Am 28. April 2001 erzielte er mit dem Treffer zum 1:0 beim 1:1 am 31. Spieltag im Derby gegen den FC Schalke 04 sein erstes Tor im Profifußball. Freier kam in dieser Spielzeit zu 22 Einsätzen und einem Torerfolg nebst zwei Torvorlagen. Der VfL stieg als Tabellenletzter wieder aus der Bundesliga ab. In der Zweitliga-Spielzeit 2001/02 absolvierte Freier 30 Einsätze und erzielte sieben Tore; der VfL Bochum stieg am Ende der Spielzeit wieder in die Bundesliga auf. Die Bundesliga-Saison 2002/03 brachte für den rechten Außenstürmer den Durchbruch: Er kam im deutschen Oberhaus zu 30 Einsätzen und sieben Toren und etablierte sich in der deutschen Nationalmannschaft.
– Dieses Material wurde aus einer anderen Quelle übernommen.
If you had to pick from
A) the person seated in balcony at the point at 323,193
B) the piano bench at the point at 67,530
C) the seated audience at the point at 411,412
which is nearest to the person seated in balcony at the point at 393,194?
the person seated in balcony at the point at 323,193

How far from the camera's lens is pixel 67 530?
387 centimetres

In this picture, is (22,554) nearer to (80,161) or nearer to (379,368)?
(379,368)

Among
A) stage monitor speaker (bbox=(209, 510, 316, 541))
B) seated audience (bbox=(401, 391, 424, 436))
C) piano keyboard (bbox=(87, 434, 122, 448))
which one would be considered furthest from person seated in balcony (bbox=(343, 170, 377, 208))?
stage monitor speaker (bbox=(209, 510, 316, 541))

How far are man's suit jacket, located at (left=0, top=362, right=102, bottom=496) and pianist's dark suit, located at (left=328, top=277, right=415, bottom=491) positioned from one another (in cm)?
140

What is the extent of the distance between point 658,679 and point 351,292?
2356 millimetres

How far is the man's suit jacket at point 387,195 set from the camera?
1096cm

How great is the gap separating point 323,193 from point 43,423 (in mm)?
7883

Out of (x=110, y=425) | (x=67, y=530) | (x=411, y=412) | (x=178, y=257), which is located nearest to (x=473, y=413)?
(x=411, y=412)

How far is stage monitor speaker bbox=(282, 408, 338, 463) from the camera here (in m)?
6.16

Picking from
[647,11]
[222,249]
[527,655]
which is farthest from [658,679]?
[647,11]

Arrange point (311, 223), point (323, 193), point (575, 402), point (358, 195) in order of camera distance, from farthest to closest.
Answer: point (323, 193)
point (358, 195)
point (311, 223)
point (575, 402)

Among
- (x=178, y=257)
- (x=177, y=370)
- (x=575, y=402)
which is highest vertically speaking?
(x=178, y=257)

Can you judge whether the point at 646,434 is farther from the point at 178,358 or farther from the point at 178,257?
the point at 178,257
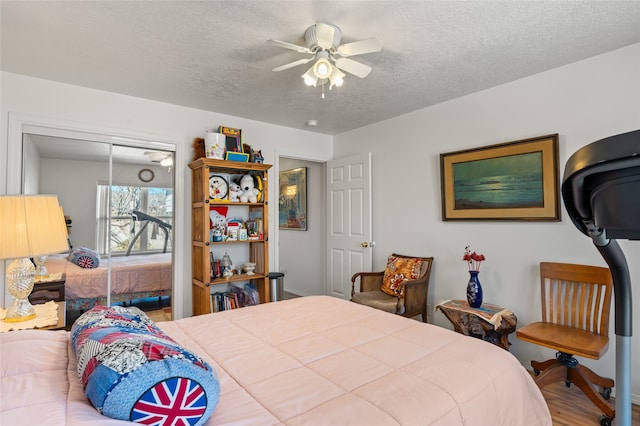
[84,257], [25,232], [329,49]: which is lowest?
[84,257]

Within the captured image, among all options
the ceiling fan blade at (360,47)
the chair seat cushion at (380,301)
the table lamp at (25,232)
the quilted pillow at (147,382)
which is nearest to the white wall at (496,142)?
the chair seat cushion at (380,301)

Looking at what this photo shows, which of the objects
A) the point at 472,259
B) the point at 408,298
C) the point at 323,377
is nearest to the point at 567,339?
the point at 472,259

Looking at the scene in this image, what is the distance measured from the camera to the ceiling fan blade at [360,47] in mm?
1922

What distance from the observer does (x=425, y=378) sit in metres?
1.24

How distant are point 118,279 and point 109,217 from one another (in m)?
0.60

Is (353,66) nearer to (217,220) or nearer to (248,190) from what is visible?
(248,190)

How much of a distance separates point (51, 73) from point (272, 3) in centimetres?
211

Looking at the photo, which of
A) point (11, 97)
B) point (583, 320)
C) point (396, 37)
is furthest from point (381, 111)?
point (11, 97)

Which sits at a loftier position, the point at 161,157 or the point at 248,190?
the point at 161,157

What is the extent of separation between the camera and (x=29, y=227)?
171cm

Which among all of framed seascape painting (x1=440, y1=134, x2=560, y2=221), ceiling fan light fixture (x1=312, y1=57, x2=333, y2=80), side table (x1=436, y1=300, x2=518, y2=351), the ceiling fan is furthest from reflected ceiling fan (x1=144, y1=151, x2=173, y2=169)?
side table (x1=436, y1=300, x2=518, y2=351)

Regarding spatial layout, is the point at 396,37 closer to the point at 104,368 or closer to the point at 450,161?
the point at 450,161

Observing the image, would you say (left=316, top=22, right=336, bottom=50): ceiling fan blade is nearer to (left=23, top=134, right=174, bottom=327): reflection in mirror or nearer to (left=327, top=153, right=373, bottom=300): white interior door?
(left=327, top=153, right=373, bottom=300): white interior door

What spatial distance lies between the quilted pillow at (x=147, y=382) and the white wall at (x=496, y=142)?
110 inches
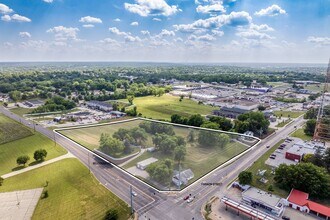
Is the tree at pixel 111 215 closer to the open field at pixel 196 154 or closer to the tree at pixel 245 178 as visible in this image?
the open field at pixel 196 154

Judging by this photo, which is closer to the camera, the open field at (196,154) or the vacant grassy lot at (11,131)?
the open field at (196,154)

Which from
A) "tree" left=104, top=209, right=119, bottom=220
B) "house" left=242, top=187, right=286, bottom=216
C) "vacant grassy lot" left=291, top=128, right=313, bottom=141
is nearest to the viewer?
"tree" left=104, top=209, right=119, bottom=220

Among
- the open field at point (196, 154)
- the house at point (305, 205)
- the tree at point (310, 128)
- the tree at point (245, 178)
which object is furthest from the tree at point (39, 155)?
the tree at point (310, 128)

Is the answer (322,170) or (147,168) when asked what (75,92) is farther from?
(322,170)

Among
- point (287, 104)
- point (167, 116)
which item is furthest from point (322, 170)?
point (287, 104)

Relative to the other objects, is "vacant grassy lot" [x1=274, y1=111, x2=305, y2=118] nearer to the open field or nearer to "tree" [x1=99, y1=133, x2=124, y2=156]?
the open field

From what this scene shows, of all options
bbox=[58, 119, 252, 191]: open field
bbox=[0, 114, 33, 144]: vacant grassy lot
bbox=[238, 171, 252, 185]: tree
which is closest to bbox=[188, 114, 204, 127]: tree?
bbox=[58, 119, 252, 191]: open field
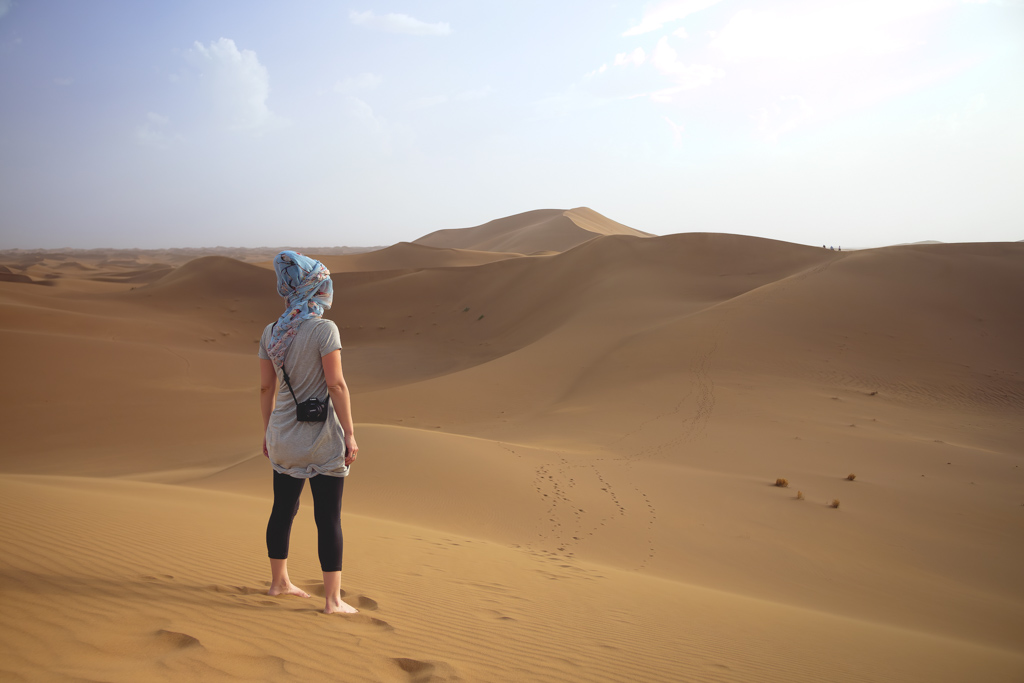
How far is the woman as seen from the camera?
324 centimetres

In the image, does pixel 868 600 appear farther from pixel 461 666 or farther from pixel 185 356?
pixel 185 356

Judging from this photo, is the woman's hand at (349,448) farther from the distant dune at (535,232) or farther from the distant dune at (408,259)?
the distant dune at (535,232)

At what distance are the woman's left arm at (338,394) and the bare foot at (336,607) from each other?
0.83m

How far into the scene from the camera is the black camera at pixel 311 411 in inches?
127

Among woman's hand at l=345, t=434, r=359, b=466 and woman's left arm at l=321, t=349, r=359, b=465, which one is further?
woman's hand at l=345, t=434, r=359, b=466

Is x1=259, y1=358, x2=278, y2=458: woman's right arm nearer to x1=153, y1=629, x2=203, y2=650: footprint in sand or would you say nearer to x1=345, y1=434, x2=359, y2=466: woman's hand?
x1=345, y1=434, x2=359, y2=466: woman's hand

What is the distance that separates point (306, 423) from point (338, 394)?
0.24 m

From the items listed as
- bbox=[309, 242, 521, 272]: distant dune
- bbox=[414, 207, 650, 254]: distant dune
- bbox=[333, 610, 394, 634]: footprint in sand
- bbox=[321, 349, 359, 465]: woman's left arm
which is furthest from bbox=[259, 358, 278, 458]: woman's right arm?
bbox=[414, 207, 650, 254]: distant dune

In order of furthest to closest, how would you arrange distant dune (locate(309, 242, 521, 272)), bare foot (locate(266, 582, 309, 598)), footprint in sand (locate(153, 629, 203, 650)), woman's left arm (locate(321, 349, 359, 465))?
1. distant dune (locate(309, 242, 521, 272))
2. bare foot (locate(266, 582, 309, 598))
3. woman's left arm (locate(321, 349, 359, 465))
4. footprint in sand (locate(153, 629, 203, 650))

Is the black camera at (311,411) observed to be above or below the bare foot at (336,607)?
above

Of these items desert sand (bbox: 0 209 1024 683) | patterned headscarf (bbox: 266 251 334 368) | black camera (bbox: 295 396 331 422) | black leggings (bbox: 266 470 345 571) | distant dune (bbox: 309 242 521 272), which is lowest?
desert sand (bbox: 0 209 1024 683)

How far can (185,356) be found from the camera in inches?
829

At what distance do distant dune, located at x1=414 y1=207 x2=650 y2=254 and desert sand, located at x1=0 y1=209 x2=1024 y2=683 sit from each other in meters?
37.3

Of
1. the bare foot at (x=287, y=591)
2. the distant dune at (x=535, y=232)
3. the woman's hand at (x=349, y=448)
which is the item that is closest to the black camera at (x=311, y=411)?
the woman's hand at (x=349, y=448)
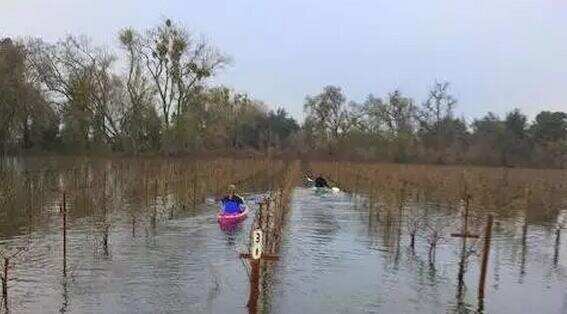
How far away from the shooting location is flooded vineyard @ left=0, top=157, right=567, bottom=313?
40.2ft

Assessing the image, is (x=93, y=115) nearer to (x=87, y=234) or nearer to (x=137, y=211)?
(x=137, y=211)

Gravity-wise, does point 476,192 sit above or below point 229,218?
above

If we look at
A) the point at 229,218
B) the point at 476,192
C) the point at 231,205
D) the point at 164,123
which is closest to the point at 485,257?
the point at 229,218

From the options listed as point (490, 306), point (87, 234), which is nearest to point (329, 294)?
point (490, 306)

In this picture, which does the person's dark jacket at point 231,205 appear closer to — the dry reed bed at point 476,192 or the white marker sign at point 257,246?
the dry reed bed at point 476,192

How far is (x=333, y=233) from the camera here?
20.9 m

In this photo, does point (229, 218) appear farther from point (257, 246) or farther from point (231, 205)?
point (257, 246)

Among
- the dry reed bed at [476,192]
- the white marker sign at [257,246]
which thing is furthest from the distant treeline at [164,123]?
the white marker sign at [257,246]

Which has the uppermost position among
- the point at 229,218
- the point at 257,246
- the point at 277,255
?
the point at 257,246

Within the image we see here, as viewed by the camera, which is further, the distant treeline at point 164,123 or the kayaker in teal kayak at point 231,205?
the distant treeline at point 164,123

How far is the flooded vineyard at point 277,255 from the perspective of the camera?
12250 millimetres

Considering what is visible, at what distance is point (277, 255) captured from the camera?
1254 cm

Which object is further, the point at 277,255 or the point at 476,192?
the point at 476,192

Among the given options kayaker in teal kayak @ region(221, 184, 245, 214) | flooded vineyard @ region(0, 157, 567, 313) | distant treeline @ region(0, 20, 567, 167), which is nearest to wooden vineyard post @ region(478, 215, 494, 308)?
flooded vineyard @ region(0, 157, 567, 313)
In der Spielzeit 2003/04 belegte Freier mit dem VfL Bochum einen UEFA-Pokalplatz und ließ dabei die Lokalrivalen FC Schalke 04 und Borussia Dortmund hinter sich.
Ab der Saison 2004/05 spielte Freier für Bayer 04 Leverkusen.
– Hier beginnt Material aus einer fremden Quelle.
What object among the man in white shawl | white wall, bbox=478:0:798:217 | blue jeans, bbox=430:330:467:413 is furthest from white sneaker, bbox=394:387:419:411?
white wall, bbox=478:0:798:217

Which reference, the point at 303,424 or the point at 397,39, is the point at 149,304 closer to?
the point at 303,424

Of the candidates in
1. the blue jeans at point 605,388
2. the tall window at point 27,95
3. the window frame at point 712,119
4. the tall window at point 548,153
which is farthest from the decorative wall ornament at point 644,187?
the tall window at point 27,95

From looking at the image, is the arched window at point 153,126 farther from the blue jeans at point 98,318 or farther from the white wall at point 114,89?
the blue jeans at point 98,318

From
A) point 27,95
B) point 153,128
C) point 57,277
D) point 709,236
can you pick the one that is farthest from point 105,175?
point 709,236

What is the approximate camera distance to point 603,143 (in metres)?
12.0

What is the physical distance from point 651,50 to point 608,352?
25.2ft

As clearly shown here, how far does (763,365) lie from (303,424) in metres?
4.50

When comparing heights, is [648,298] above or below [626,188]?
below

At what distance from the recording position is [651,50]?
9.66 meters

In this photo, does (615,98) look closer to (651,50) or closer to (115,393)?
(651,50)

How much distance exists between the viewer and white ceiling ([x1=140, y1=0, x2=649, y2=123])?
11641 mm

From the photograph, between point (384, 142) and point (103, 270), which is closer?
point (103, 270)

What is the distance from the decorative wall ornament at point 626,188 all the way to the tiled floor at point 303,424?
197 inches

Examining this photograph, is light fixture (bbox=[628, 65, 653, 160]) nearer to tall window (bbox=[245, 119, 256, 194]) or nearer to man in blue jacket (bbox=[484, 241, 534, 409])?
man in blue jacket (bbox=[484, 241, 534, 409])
Zur Saison 2008/09 wechselte Freier zurück zum VfL Bochum, bei dem er einen Fünfjahresvertrag unterzeichnete. Er schlug dabei besser dotierte Angebote von Hertha BSC und von Hannover 96 aus. Mit Vertragsende im Juni 2014 beendete er seine Karriere.

Nationalmannschaft

Paul Freier debütierte am 9. Mai 2002 in der Nationalmannschaft beim 7:0 in Freiburg im Breisgau gegen Kuwait. Nach der Fußball-Weltmeisterschaft 2002 stieg er zum Stammspieler in der Nationalmannschaft auf und war auch Kandidat auf einen Platz im Kader zur EM 2004, konnte jedoch verletzungsbedingt nicht teilnehmen. Im Februar 2005 absolvierte er unter Jürgen Klinsmann beim 2:2 gegen Argentinien in Düsseldorf sein Comeback für die Nationalmannschaft. Danach wurde er eineinhalb Jahre nicht mehr für die Nationalmannschaft nominiert, ehe er im November 2006 von Joachim Löw für das EM-Qualifikationsspiel in Nikosia gegen Zypern nachnominiert wurde, allerdings nicht zum Einsatz kam. Im März 2007 spielte er im Freundschaftsspiel in Duisburg gegen Dänemark. Dieses Spiel war Freiers letzter Einsatz für die Nationalmannschaft.

Trainerkarriere

Im Januar 2015 wurde Freier Co-Trainer der U-16 des VfL Bochum.

Sonstiges

Paul Freier ist verheiratet, Vater von vier Kindern und wohnt in Iserlohn.